You don’t have to understand something for it to hurt. My head thuds like a bass drum.
‘Max?’ I don’t realise until I speak that my lip is split. Melted pennies flood my mouth. ‘What’s happening? Who is this?’
She removes her hand from his crotch but her focus stays on his face. As though at some unseen signal, they both start shouting again, streams of foreign words tumbling over rocks of my confusion. Only one word stands out: her name. Katya, he repeats, Katya, Katya!
He can’t meet my eye. His hand is in his back pocket, mockingly casual. He says something to her, clearly an instruction; she trains my crutches on me like a double-barrelled shotgun.
‘Max!’ I use the full force of my voice but still he doesn’t look at me. Am I going mad? Can anyone even hear me? For a crazy second I wonder if I am dead. ‘Show me that passport and tell me who the hell this person is!’
The woman tells me to shut up. Max doesn’t even turn his head my way. They talk over each other, their voices rising and falling passionately. Heathrow, I pick out, and Kirilova. ‘Please, talk to me,’ I beg Max, but he only has eyes for the money. He picks up a bundle of euros from the floor and shoves them in Katya’s face, then nods at the rest of the scattered cash. There’s a flash of confusion, where she seems not to understand his instruction, but then she’s off: gathering money, stuffing it into the black bag. It’s as though they’re in a cheap game show, trying to catch as much cash as they can within their time limit.
I was wrong, it seems, when I told Max it was impossible to hold two conflicting thoughts in your head the same time. I know that money doesn’t belong to me and I also know that it is mine and I deserve it. He wouldn’t know about it if not for me. It comes from my ballet company. I need it.
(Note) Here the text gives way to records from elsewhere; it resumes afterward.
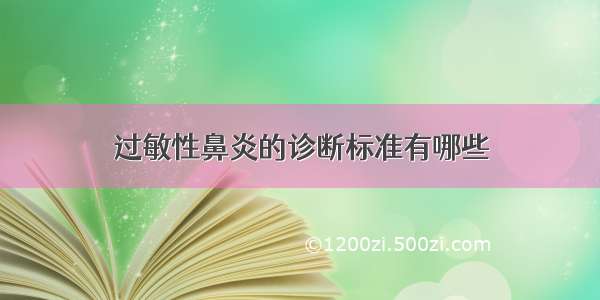 过敏性鼻炎的诊断标准有哪些

©1200zi.500zi.com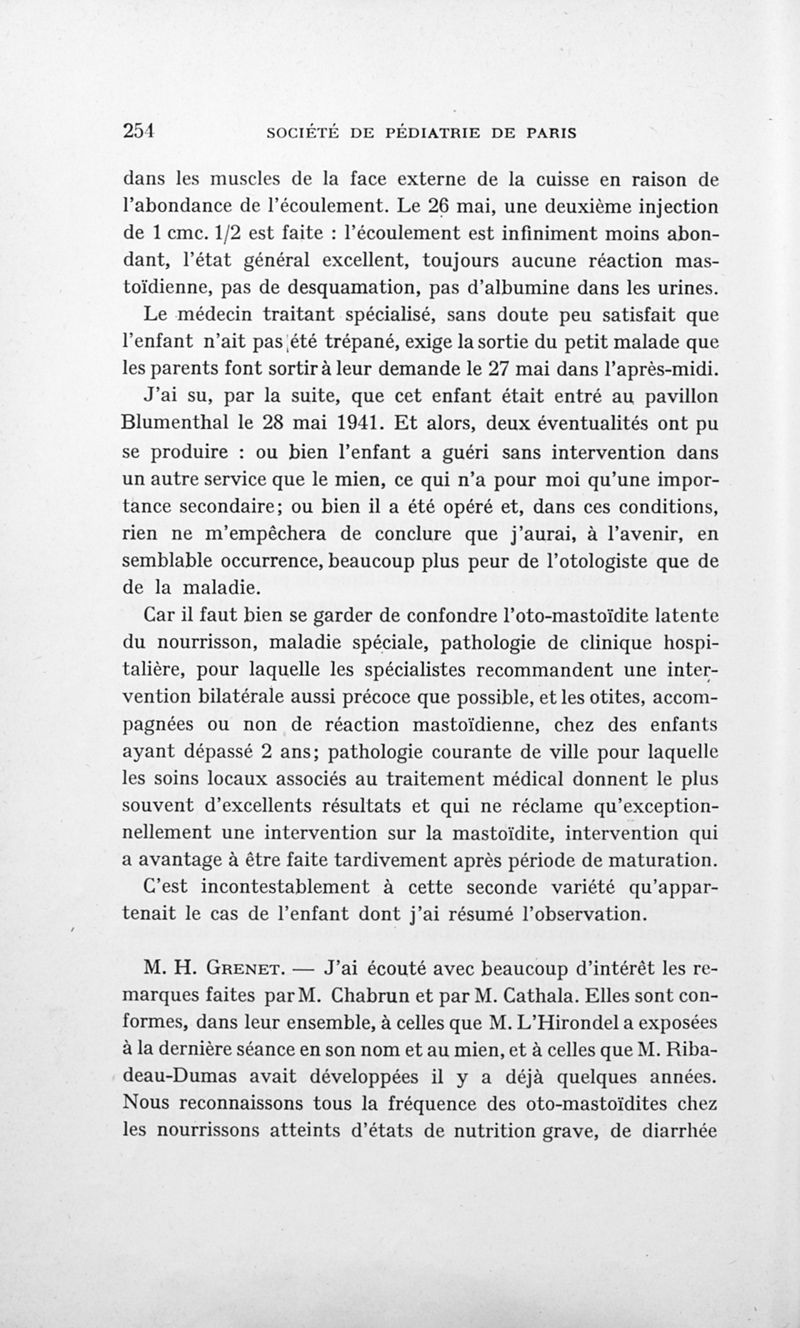 254 SOCIÉTÉ DE PÉDIATRIE DE PARIS

dans les muscles de la face externe de la cuisse en raison de l'abondance de l'écoulement. Le 26 mai, une deuxième injection de 1 cmc. 1/2 est faite : l'écoulement est infiniment moins abondant, l'état général excellent, toujours aucune réaction mastoïdienne, pas de desquamation, pas d'albumine dans les urines.

Le médecin traitant spécialisé, sans doute peu satisfait que l'enfant n'ait pas été trépané, exige la sortie du petit malade que les parents font sortir à leur demande le 27 mai dans l'après-midi.

J'ai su, par la suite, que cet enfant était entré au pavillon Blumenthal le 28 mai 1941. Et alors, deux éventualités ont pu se produire : ou bien l'enfant a guéri sans intervention dans un autre service que le mien, ce qui n'a pour moi qu'une importance secondaire; ou bien il a été opéré et, dans ces conditions, rien ne m'empêchera de conclure que j'aurai, à l'avenir, en semblable occurrence, beaucoup plus peur de l'otologiste que de de la maladie.

Car il faut bien se garder de confondre l'oto-mastoïdite latente du nourrisson, maladie spéciale, pathologie de clinique hospitalière, pour laquelle les spécialistes recommandent une intervention bilatérale aussi précoce que possible, et les otites, accompagnées ou non de réaction mastoïdienne, chez des enfants ayant dépassé 2 ans; pathologie courante de ville pour laquelle les soins locaux associés au traitement médical donnent le plus souvent d'excellents résultats et qui ne réclame qu'exceptionnellement une intervention sur la mastoïdite, intervention qui a avantage à être faite tardivement après période de maturation.

C'est incontestablement à cette seconde variété qu'appartenait le cas de l'enfant dont j'ai résumé l'observation.

M. H. Grenet. — J'ai écouté avec beaucoup d'intérêt les remarques faites par M. Chabrun et par M. Cathala. Elles sont conformes, dans leur ensemble, à celles que M. L'Hirondel a exposées à la dernière séance en son nom et au mien, et à celles que M. Ribadeau-Dumas avait développées il y a déjà quelques années. Nous reconnaissons tous la fréquence des oto-mastoïdites chez les nourrissons atteints d'états de nutrition grave, de diarrhée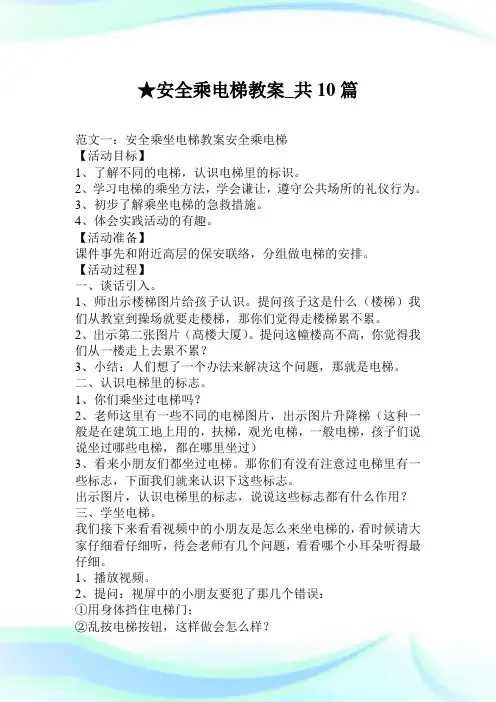 ★安全乘电梯教案_共 10 篇

范文一：安全乘坐电梯教案安全乘电梯
【活动目标】
1、了解不同的电梯，认识电梯里的标识。
2、学习电梯的乘坐方法，学会谦让，遵守公共场所的礼仪行为。
3、初步了解乘坐电梯的急救措施。
4、体会实践活动的有趣。
【活动准备】
课件事先和附近高层的保安联络，分组做电梯的安排。
【活动过程】
一、谈话引入。
1、师出示楼梯图片给孩子认识。提问孩子这是什么（楼梯）我们从教室到操场就要走楼梯，那你们觉得走楼梯累不累。
2、出示第二张图片（高楼大厦）。提问这幢楼高不高，你觉得我们从一楼走上去累不累？
3、小结：人们想了一个办法来解决这个问题，那就是电梯。
二、认识电梯里的标志。
1、你们乘坐过电梯吗？
2、老师这里有一些不同的电梯图片，出示图片升降梯（这种一般是在建筑工地上用的，扶梯，观光电梯，一般电梯，孩子们说说坐过哪些电梯，都在哪里坐过）
3、看来小朋友们都坐过电梯。那你们有没有注意过电梯里有一些标志，下面我们就来认识下这些标志。
出示图片，认识电梯里的标志，说说这些标志都有什么作用？
三、学坐电梯。
我们接下来看看视频中的小朋友是怎么来坐电梯的，看时候请大家仔细看仔细听，待会老师有几个问题，看看哪个小耳朵听得最仔细。
1、播放视频。
2、提问：视屏中的小朋友要犯了那几个错误：
①用身体挡住电梯门；
②乱按电梯按钮，这样做会怎么样？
I pull myself up on a chair and reach for the bag in Katya’s hand. I move quickly but she is faster: before my arm is straight, the rubber end of my crutches hits the bone between my breast, shoving me back to sitting. A hot pink circle throbs on my sternum. Katya uses the crutch to slide the bag beyond my grasp. It spins on its base and in a side pocket I see – I’m sure I see – I think I see – a single black feather with violet glitter on its tip.